Novel Method

The Complexity Navigator: Finding the Simplest Model That Actually Works

By Moonlit Social Labs · April 3, 2026 · 7 min read

Every researcher who has ever built a regression model has faced the same question: how complex should this be? Add too few predictors and you miss real relationships. Add too many and your model memorizes noise, producing results that look great on your data but fail to replicate.

Textbooks tell you to use AIC, BIC, or cross-validation. But these tools give you numbers for individual models — they don't show you the full landscape. The Complexity Navigator does.

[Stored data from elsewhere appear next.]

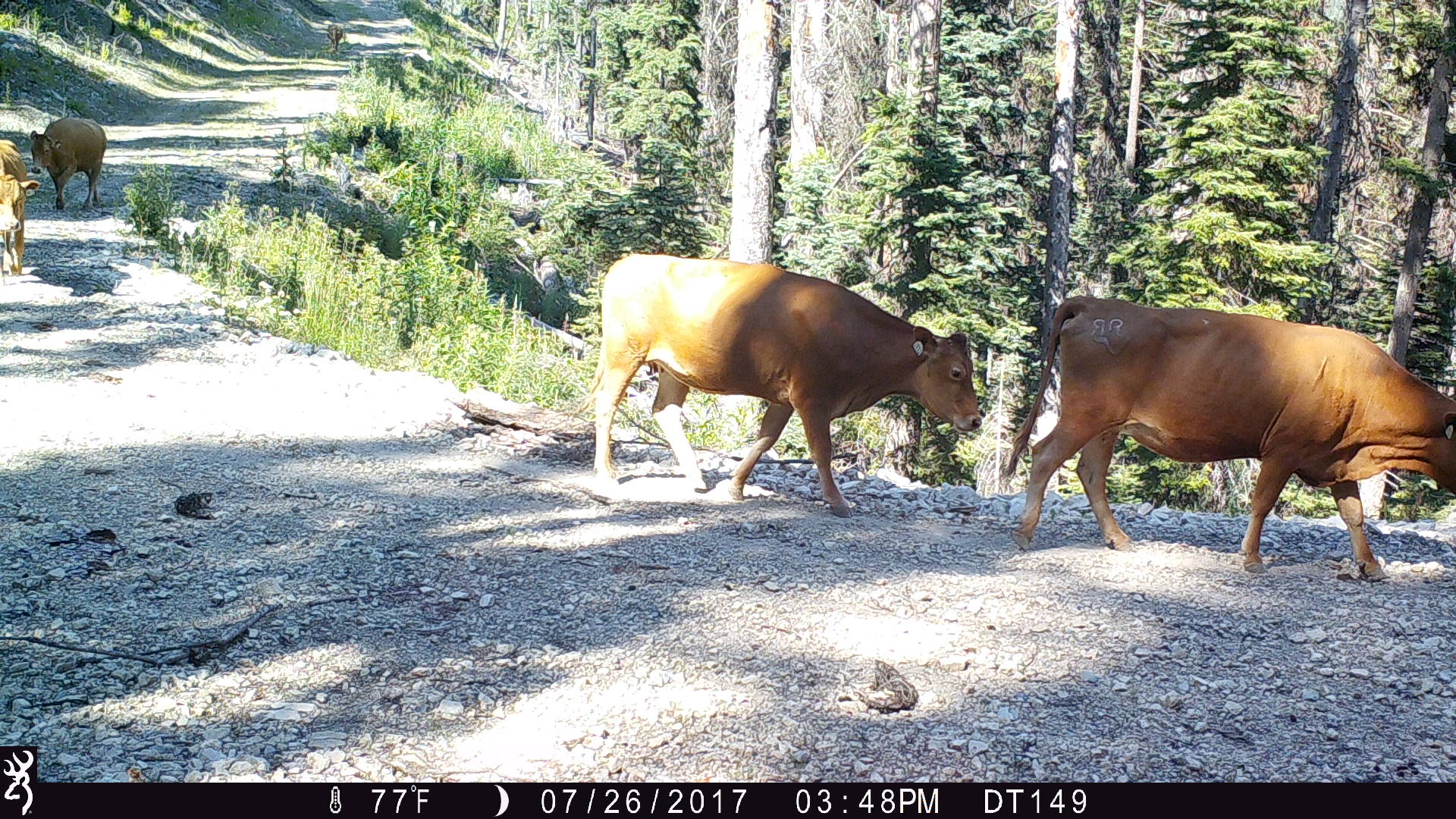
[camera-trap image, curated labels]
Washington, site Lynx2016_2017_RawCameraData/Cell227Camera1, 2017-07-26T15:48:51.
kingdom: Animalia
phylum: Chordata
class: Mammalia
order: Artiodactyla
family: Bovidae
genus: Bos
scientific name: Bos taurus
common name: domestic cattle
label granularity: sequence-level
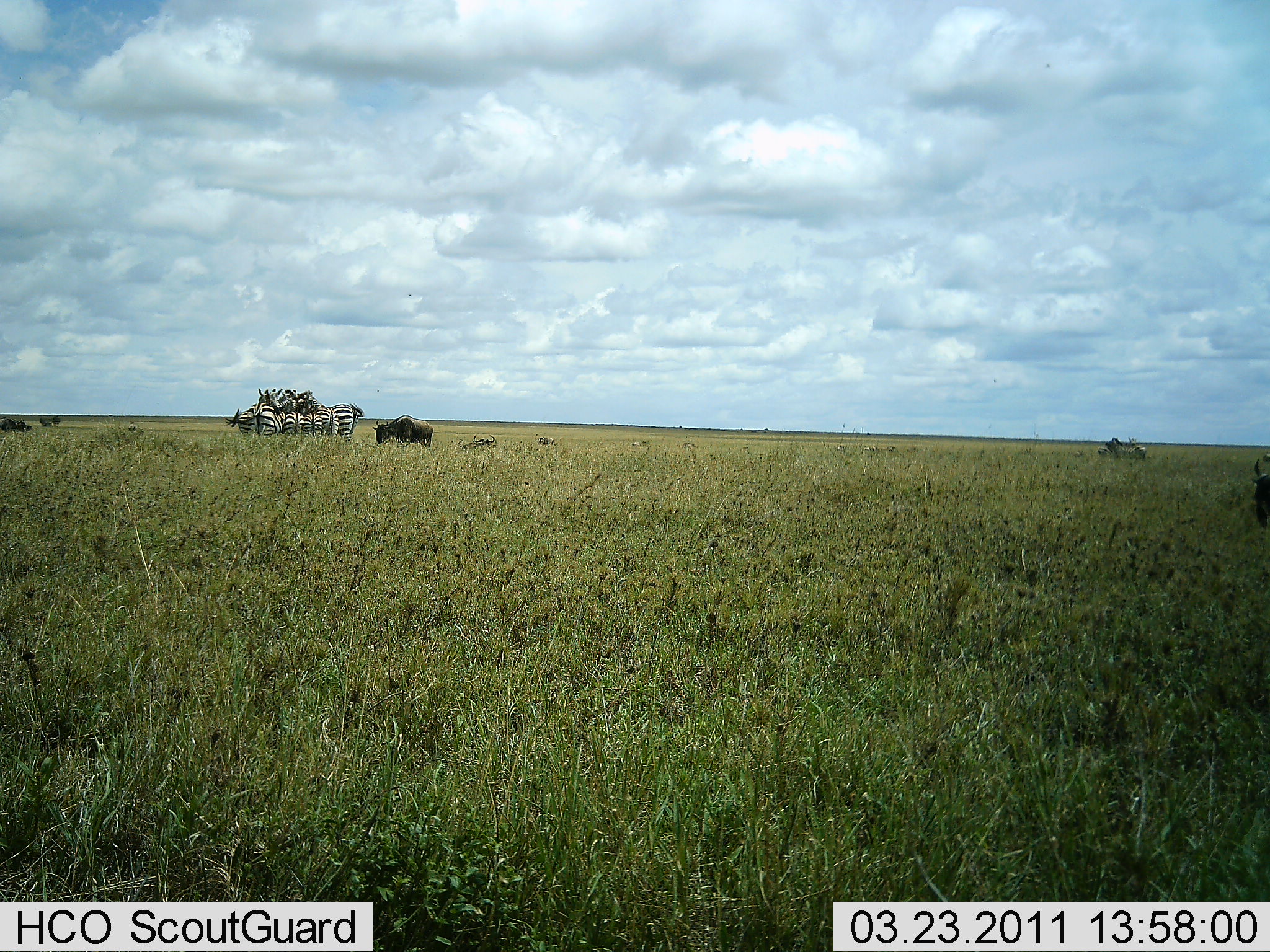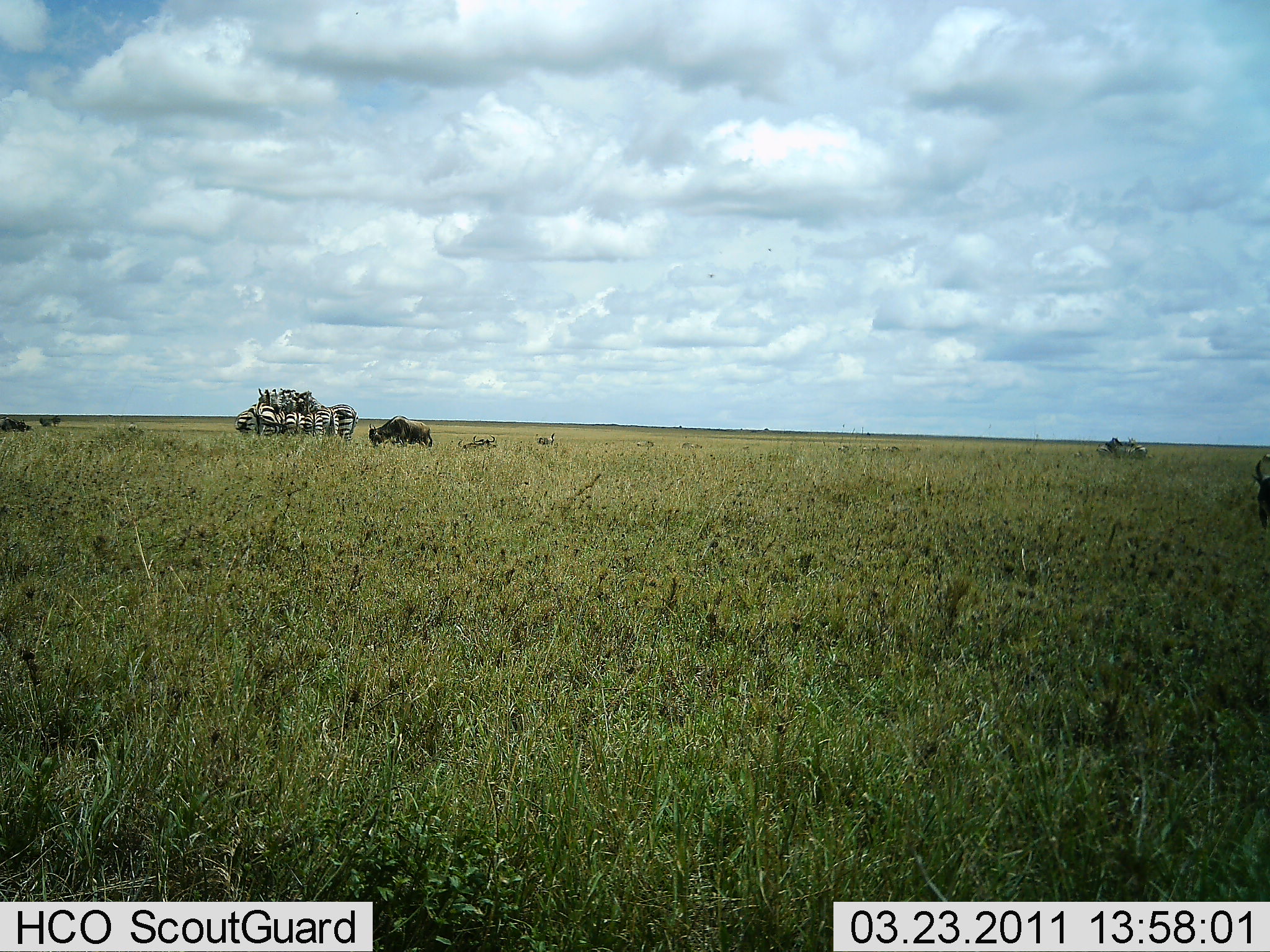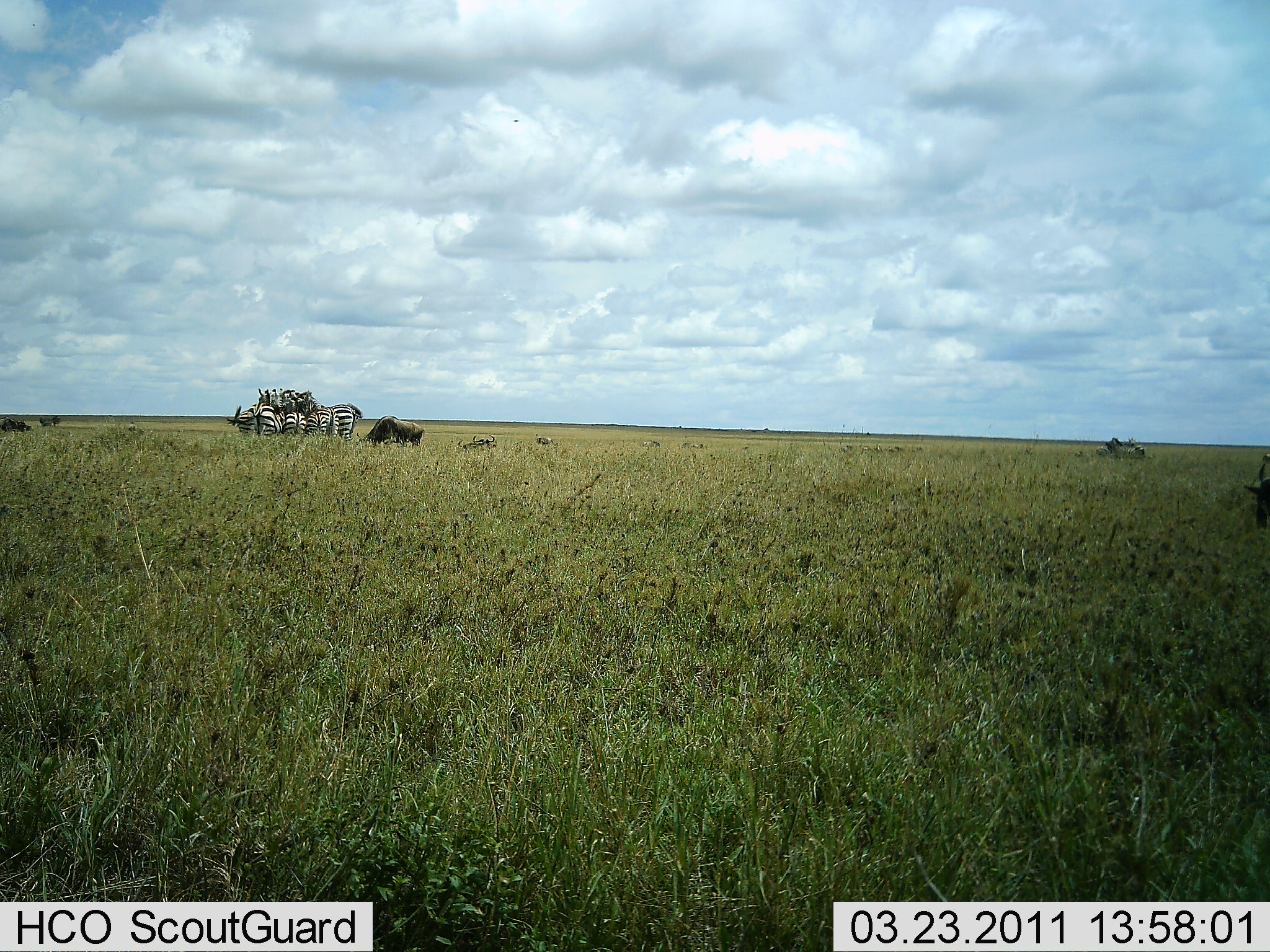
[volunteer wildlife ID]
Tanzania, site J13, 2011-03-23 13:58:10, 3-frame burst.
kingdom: Animalia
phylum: Chordata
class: Mammalia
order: Artiodactyla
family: Bovidae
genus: Connochaetes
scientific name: Connochaetes taurinus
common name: blue wildebeest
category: wildebeest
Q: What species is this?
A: Wildebeest (blue wildebeest) (Connochaetes taurinus).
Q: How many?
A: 2.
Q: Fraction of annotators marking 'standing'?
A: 9%.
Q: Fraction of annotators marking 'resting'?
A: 0%.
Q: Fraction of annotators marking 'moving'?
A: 27%.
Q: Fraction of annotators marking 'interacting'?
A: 0%.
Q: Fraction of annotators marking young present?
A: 0%.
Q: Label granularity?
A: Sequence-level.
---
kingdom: Animalia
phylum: Chordata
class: Mammalia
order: Perissodactyla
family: Equidae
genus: Equus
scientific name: Equus quagga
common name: plains zebra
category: zebra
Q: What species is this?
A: Zebra (plains zebra) (Equus quagga).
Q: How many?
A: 5.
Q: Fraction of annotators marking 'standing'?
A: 77%.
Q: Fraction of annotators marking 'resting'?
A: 0%.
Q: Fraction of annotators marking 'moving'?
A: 8%.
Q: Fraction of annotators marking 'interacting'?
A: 15%.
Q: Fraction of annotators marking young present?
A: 0%.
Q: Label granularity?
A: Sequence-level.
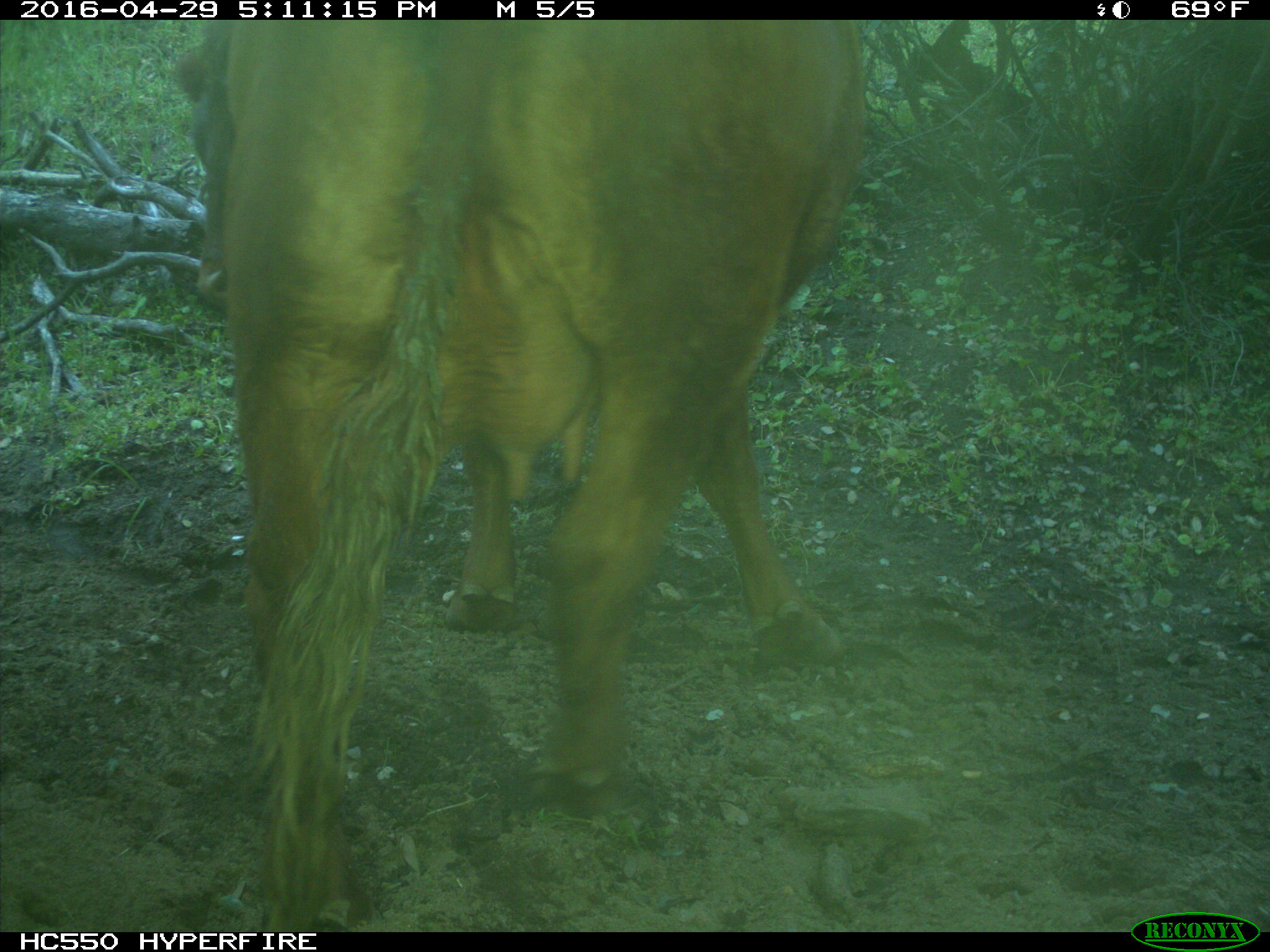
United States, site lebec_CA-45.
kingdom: Animalia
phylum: Chordata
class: Mammalia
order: Artiodactyla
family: Bovidae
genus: Bos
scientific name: Bos taurus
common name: domestic cow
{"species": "Bos taurus (domestic cow)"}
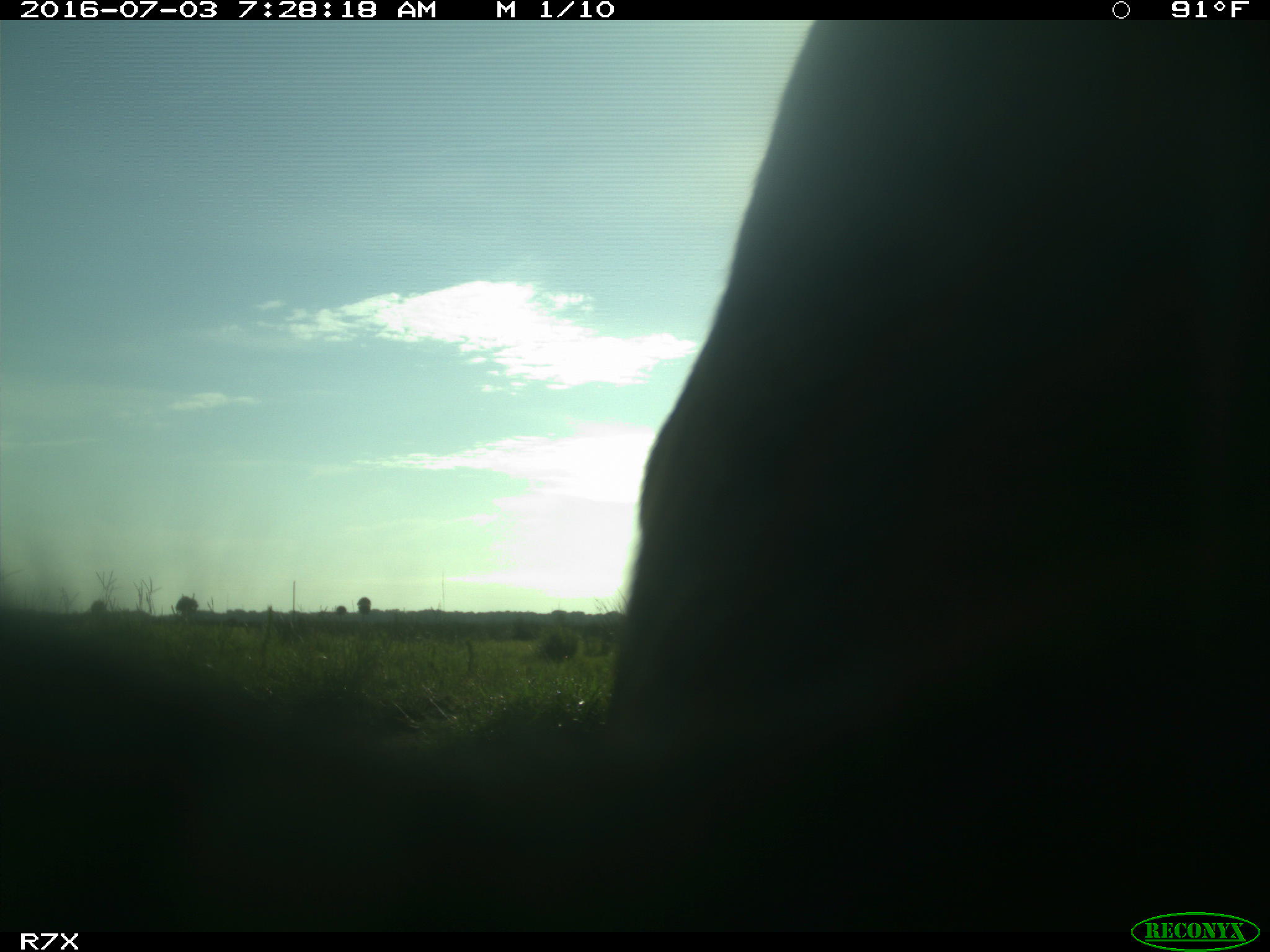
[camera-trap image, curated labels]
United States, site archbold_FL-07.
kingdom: Animalia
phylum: Chordata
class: Mammalia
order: Artiodactyla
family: Bovidae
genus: Bos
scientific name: Bos taurus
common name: domestic cow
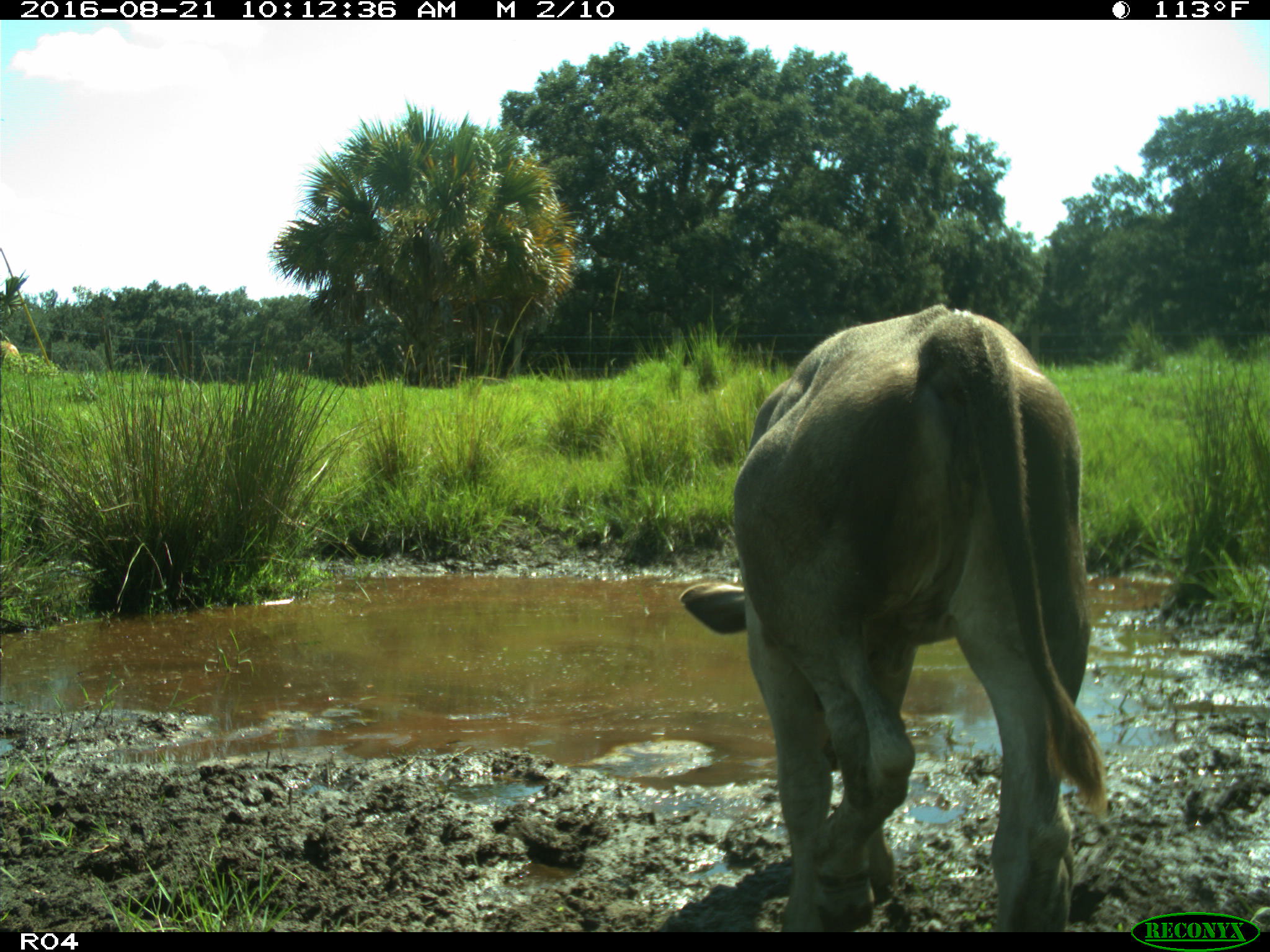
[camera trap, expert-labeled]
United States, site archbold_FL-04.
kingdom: Animalia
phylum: Chordata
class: Mammalia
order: Artiodactyla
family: Bovidae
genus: Bos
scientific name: Bos taurus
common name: domestic cow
Bos taurus (domestic cow).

The Bias-Variance Tradeoff, Visualized

The fundamental tension in modeling is between bias (systematic error from oversimplification) and variance (sensitivity to the specific sample you happened to collect). A model that's too simple has high bias — it misses real patterns. A model that's too complex has high variance — it captures patterns that are just noise.

In theory, there's a sweet spot. In practice, finding it requires trying multiple models and comparing them on meaningful criteria. That's tedious work, and most researchers either skip it entirely (defaulting to the model they planned to run) or do it informally (adding terms until the R-squared "looks good enough").

How the Complexity Navigator Works

Plain language

The Complexity Navigator fits your data to models of increasing complexity — starting from "just predict the average" and progressing through linear, quadratic, cubic, and higher-order polynomial models. At each step, it computes four quality metrics and plots them on a single path.

The result is a "complexity path" — a visual trajectory from simple to complex. You can see exactly where:

Adding complexity helps (prediction error drops, explained variance rises)
Returns diminish (each new term buys almost nothing)
Overfitting begins (training error keeps falling but test error starts rising)
The recommended "natural resting point" sits — the simplest model that captures what's real

Technical details

The tool fits a complexity ladder: intercept-only, linear, polynomial(2), ..., polynomial(k). For multivariate predictors, interaction terms are included at each step. At each rung, it computes:

AIC (Akaike, 1974): penalizes model complexity by 2k parameters. Tends to favor slightly more complex models.
BIC (Schwarz, 1978): penalizes by k ln(n), which is heavier for large samples. Tends to favor simpler models.
Adjusted R²: variance explained, adjusted for the number of parameters. Prevents the illusion that more terms always improve fit.
k-fold CV RMSE: out-of-sample prediction error from cross-validation. The gold standard for generalization.

The natural resting point is the model with the lowest BIC. The tool also reports the simplest model within ΔBIC < 2 of the best (following Burnham & Anderson's guidelines), since models within 2 BIC units are considered roughly equivalent.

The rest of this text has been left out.